Aşağıdaki "Kaçış yok" başlıklı yazıya göre şu soruları cevaplayın:
(a) Putin, Rusya'nın NATO'ya katılıp katılamayacağını Clinton'a ilk olarak nerede sormuş?
(b) Putin bu olayı hangi gazeteciyle yaptığı röportajda anlatmış?
(c) Soğuk Savaş hangi yılda başlamış?

» Yazı:
-----

Türkiye'nin en iyi haber sitesi
SALİH TUNA

Kaçış yok

Sesli dinlemek için tıklayınız.

Rusya Devlet Başkanı Putin, dönemin ABD Başkanı Bill Clinton ile Kremlin'deki görüşmesinde, "Bill" demiş, "Rusya NATO'ya katılmak isteseydi bu gerçekleşebilir miydi?"
Clinton hem çok ilginç bulmuş bunu hem de biraz boşta bulunmuş olacak ki şappadak "Bence olur..." cevabını vermiş.
Lakin ikili akşam yemeğinde buluşunca Clinton ağız değiştirmiş. "NATO'ya alamayız sizi" demiş, "Ekibimle görüştüm, şu an itibarıyla mümkünatı yok..."
Hayır, bunları ben uydurmadım. Ünlü ABD'li gazeteci Tucker Carlson'la geçen gün yaptığı röportajda bizzat Putin söyledi.
Nereden baksanız tuhaf.
O kadar ki, bundan mülhem, dönemin başkanları Harry. S. Truman ile Josef Stalin'in 1947'de başlayan Soğuk Savaş'ın hemen öncesindeki konuşmalarını tahayyül ettim:
"Josef, şöyle uzun soluklu bir Soğuk Savaş'a ne dersin?"
"Çok iyi olur Harry!
Aynı şeyi düşünmüştüm biliyor musun, benden çok yaşayacaksın..."
(...........................)
Truman gerçekten de Stalin'den çok yaşamıştır.

-----

» Liste kesitleri:
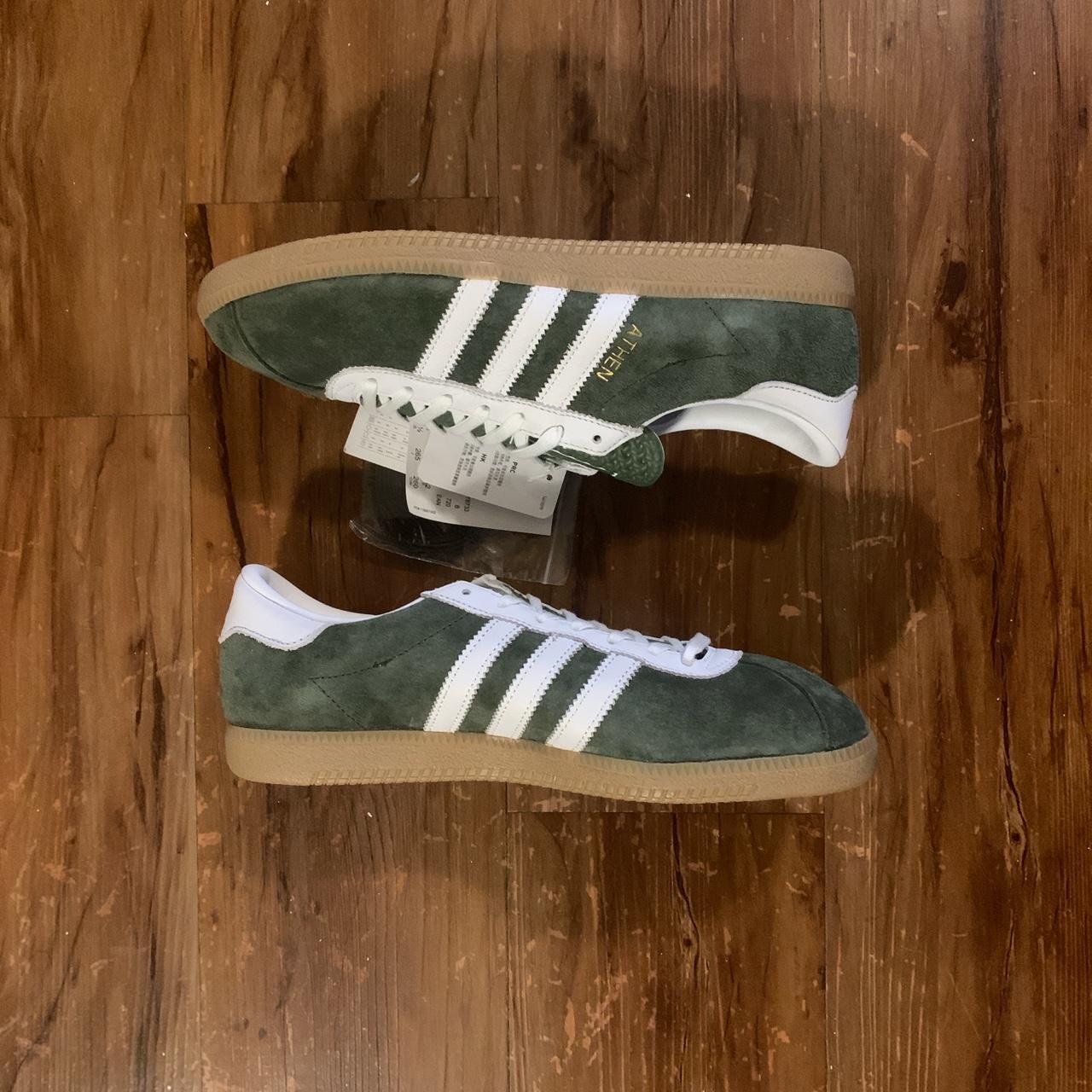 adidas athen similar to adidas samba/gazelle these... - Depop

-----

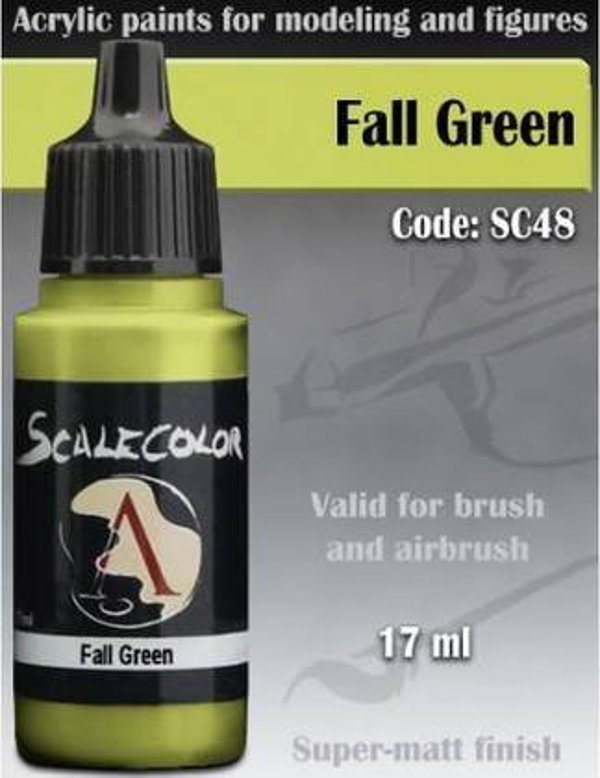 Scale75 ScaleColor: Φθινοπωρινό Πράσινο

-----

» Alıştırmanın cevabı:
(a) Kremlin'deki görüşmelerinde
(b) Tucker Carlson
(c) 1947